Requirement A ::
Reproduce the passage of the Lab writeup that begins at the words "Isolation first" and stops after "dip and recovery.".
Requirement B ::
Write the next part of the writeup on building the Lab's infrastructure demos, picking up after its final sentence.

Reading text ::
// writeups
Building the Lab: safe-by-construction infra demos
The Lab (/lab) lets a visitor press a button that actually deletes a running pod and watch Kubernetes heal it — plus a bounded load test, a live event stream, the real rate limiter, and an API playground. The design constraint was blunt: never execute untrusted visitor input, and never let a demo threaten the site it lives on.
Isolation first
Every demo workload lives in a disposable demo namespace that is NetworkPolicy-default-deny in both directions — a demo pod can reach DNS and its own namespace, nothing else. The core service's new Kubernetes power is a namespaced Role (list/delete pods in demo only), never a ClusterRole, proven scoped with kubectl auth can-i:
auth can-i delete pods --as=system:serviceaccount:gipc:core-lab -n demo # yes
auth can-i delete pods --as=system:serviceaccount:gipc:core-lab -n gipc # noStdlib-only Kubernetes
The Go core talks to the Kubernetes API over plain net/http with the mounted ServiceAccount token and CA — no client-go, keeping the zero-dependency invariant. The chaos button kills one Running pod under a Deployment; the ReplicaSet recreates it and kube-state-metrics shows the dip and recovery.

Supplied data ::
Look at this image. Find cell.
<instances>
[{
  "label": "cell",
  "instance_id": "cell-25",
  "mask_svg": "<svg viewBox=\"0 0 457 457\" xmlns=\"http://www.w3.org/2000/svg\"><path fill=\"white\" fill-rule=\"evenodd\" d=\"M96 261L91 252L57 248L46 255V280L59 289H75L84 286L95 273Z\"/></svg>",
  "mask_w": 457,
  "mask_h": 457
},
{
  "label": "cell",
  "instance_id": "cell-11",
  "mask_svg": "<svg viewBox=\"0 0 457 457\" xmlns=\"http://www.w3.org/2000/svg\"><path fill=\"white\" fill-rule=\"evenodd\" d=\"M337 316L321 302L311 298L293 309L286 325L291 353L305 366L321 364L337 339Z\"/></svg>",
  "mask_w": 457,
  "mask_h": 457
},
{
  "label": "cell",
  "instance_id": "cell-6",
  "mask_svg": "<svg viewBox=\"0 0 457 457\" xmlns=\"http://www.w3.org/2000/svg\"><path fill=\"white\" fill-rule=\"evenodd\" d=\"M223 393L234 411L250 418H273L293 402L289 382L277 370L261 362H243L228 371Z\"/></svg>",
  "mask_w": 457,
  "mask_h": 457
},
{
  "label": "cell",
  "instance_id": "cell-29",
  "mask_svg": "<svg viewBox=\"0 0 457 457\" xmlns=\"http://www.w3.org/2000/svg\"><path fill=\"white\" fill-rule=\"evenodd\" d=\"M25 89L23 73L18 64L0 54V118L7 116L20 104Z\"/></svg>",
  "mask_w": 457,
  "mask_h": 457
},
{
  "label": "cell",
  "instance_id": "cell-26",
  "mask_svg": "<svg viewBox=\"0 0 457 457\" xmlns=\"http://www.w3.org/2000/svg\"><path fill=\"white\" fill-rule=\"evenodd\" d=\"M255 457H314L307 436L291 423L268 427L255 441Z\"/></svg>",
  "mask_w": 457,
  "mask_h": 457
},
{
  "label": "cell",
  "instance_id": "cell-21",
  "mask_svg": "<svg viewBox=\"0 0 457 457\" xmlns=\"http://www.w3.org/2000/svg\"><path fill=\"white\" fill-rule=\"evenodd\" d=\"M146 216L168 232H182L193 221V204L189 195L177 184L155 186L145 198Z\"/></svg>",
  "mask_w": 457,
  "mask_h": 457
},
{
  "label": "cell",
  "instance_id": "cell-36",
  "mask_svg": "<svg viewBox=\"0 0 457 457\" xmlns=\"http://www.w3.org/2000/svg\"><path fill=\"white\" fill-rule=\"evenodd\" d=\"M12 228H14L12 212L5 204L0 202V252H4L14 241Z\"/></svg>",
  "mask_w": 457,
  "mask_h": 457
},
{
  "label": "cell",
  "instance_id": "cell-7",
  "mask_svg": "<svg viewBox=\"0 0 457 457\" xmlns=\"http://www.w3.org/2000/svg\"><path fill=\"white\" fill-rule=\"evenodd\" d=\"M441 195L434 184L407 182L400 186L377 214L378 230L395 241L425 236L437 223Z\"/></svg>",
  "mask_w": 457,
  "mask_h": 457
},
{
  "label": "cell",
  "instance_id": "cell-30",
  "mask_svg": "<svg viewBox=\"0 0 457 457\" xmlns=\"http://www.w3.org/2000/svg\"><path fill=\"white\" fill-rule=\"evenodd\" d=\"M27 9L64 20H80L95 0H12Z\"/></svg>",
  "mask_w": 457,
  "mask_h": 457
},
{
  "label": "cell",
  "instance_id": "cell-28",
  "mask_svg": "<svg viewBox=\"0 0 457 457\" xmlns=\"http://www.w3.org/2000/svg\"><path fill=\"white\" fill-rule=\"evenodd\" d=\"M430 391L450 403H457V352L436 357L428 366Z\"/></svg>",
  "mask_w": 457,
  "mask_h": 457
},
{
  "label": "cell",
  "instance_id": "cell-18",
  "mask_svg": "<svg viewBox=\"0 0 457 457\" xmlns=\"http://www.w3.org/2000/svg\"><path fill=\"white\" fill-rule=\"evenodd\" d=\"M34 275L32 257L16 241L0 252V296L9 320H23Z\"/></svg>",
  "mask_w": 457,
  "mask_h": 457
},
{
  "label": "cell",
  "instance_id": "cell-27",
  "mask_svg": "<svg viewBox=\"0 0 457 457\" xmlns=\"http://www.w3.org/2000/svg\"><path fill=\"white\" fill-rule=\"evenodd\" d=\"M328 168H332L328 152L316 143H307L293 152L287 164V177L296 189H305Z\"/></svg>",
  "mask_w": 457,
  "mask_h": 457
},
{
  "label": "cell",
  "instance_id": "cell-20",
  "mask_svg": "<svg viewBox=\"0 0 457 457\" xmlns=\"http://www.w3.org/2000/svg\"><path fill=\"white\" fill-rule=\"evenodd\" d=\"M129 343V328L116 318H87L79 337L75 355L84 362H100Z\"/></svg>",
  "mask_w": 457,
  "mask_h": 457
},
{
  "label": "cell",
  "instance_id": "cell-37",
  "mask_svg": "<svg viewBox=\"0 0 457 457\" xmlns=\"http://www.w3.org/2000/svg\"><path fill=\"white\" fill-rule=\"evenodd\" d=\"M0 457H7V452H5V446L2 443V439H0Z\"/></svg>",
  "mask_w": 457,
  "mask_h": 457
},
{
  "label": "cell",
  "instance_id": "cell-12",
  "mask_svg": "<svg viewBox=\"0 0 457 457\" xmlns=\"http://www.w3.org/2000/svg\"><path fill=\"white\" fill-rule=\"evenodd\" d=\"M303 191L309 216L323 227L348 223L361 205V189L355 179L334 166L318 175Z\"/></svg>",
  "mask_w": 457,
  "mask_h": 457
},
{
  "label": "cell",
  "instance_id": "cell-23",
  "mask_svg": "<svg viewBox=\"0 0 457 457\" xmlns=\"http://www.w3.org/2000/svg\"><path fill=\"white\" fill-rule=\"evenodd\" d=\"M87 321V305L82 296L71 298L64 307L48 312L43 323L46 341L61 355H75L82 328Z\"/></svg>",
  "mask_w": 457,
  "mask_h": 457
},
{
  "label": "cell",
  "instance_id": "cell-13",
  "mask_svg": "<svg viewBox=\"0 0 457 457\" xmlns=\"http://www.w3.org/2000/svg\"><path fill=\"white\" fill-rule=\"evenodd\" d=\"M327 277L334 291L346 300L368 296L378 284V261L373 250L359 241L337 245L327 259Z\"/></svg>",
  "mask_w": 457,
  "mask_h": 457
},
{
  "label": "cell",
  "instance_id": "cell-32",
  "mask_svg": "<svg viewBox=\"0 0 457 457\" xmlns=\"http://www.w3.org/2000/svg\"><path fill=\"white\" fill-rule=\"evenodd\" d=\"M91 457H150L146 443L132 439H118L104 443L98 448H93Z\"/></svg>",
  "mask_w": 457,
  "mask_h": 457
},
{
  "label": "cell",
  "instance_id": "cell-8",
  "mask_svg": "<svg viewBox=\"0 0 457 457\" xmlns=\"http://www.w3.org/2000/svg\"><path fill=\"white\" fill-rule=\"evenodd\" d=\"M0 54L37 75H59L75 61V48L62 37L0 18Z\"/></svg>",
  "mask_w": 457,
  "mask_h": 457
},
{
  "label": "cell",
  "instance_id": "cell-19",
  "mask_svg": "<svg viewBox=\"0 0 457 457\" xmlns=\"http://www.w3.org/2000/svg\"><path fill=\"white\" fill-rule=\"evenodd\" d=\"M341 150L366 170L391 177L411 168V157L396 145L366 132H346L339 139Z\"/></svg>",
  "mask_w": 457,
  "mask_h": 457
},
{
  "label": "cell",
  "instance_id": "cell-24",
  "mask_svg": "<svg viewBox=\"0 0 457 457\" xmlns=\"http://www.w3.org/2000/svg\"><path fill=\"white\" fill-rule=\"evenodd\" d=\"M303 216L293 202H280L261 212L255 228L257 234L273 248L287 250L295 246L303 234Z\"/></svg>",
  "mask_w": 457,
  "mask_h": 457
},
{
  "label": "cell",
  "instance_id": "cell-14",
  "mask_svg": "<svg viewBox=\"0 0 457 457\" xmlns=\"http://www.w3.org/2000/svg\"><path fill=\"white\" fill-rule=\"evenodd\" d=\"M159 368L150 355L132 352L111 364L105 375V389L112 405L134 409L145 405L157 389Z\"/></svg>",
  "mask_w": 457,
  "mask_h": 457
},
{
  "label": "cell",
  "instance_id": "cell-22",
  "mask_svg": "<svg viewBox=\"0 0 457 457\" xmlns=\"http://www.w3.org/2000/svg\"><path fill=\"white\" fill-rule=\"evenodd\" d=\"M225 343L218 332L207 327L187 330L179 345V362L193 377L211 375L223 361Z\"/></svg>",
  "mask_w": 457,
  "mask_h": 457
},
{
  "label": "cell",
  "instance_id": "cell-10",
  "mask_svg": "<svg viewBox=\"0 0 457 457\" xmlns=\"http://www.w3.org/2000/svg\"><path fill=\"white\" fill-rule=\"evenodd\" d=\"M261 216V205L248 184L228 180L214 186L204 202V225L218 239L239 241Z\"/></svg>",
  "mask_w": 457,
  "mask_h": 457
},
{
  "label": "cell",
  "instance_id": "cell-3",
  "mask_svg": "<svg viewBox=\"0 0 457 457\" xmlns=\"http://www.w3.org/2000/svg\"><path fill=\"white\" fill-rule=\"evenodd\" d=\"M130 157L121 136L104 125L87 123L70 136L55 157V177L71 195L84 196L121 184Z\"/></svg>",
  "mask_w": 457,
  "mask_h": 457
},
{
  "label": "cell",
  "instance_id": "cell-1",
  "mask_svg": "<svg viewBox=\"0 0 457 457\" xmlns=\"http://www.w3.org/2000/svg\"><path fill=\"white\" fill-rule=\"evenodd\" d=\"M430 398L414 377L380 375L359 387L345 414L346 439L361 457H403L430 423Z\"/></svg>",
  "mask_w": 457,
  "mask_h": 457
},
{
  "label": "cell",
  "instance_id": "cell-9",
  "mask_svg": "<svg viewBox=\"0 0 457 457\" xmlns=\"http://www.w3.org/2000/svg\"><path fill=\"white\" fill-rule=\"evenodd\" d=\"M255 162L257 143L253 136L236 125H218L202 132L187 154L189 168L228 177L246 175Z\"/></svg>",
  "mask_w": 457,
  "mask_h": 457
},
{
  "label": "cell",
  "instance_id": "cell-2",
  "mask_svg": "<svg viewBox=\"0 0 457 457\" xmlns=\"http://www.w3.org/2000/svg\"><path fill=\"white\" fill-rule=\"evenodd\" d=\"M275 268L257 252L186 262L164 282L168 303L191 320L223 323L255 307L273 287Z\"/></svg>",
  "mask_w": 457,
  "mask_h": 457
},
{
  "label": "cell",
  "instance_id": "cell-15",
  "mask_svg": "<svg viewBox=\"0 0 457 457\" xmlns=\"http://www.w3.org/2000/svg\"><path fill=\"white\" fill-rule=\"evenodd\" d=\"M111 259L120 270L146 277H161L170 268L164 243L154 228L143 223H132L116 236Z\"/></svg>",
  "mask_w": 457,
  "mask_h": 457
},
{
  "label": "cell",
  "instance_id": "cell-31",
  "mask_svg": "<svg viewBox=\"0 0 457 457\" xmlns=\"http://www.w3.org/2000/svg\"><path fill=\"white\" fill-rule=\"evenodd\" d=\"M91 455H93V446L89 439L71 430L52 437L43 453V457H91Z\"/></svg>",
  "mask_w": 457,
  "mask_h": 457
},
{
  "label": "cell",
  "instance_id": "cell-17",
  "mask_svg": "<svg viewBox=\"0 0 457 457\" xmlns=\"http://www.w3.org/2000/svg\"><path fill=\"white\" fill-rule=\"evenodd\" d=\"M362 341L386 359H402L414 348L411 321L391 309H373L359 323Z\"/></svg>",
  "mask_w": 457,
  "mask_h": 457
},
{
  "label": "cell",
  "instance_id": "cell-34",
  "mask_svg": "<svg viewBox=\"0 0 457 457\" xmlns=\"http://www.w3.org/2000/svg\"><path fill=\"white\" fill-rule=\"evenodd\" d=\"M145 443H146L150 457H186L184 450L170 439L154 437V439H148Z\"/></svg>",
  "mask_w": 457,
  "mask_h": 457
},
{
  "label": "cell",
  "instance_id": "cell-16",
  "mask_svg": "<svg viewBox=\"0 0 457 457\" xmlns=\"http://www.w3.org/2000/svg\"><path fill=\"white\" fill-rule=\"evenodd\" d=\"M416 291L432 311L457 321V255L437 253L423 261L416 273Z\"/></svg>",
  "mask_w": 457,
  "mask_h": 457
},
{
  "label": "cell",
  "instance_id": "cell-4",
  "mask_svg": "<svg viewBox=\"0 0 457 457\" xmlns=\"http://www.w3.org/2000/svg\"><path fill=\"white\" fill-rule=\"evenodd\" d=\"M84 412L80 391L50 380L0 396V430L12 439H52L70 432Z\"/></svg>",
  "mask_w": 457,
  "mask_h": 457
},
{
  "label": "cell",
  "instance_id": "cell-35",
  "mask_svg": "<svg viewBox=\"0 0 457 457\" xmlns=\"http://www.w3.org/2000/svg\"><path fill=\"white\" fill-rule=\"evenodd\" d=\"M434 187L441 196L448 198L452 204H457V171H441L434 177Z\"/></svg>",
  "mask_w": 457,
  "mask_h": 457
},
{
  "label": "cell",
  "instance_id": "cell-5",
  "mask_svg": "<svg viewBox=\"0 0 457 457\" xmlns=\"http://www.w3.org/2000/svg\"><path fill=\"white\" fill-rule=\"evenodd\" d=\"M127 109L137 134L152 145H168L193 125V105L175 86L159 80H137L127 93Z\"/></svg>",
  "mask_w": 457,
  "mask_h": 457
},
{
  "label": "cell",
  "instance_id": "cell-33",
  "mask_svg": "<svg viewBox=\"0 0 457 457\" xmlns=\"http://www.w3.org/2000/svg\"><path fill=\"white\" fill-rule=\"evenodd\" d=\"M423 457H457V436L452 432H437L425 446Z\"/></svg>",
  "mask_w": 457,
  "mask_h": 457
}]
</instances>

Answer section A ::
Isolation first
Every demo workload lives in a disposable demo namespace that is NetworkPolicy-default-deny in both directions — a demo pod can reach DNS and its own namespace, nothing else. The core service's new Kubernetes power is a namespaced Role (list/delete pods in demo only), never a ClusterRole, proven scoped with kubectl auth can-i:
auth can-i delete pods --as=system:serviceaccount:gipc:core-lab -n demo # yes
auth can-i delete pods --as=system:serviceaccount:gipc:core-lab -n gipc # noStdlib-only Kubernetes
The Go core talks to the Kubernetes API over plain net/http with the mounted ServiceAccount token and CA — no client-go, keeping the zero-dependency invariant. The chaos button kills one Running pod under a Deployment; the ReplicaSet recreates it and kube-state-metrics shows the dip and recovery.

Answer section B ::
Hard-capped, fail-closed
The mutating endpoints are bounded server-side so they can't be weaponised:
- Chaos: per-IP cooldown, single-flight, a fixed selector, a
LabEnabledgate. - Load test: a FIXED internal target (no user URL → no SSRF), code-clamped duration/concurrency/total, one active run per IP.
- Everything streams over Server-Sent Events (the existing hub) — no WebSocket.
A dedicated red-team pass then tried to break each invariant — SSRF, privilege escalation, DoS, blast radius, secret/token leakage — and every one held. The interactive visitor shell was the one deliberate cut: too dangerous on a single-node host, honestly deferred.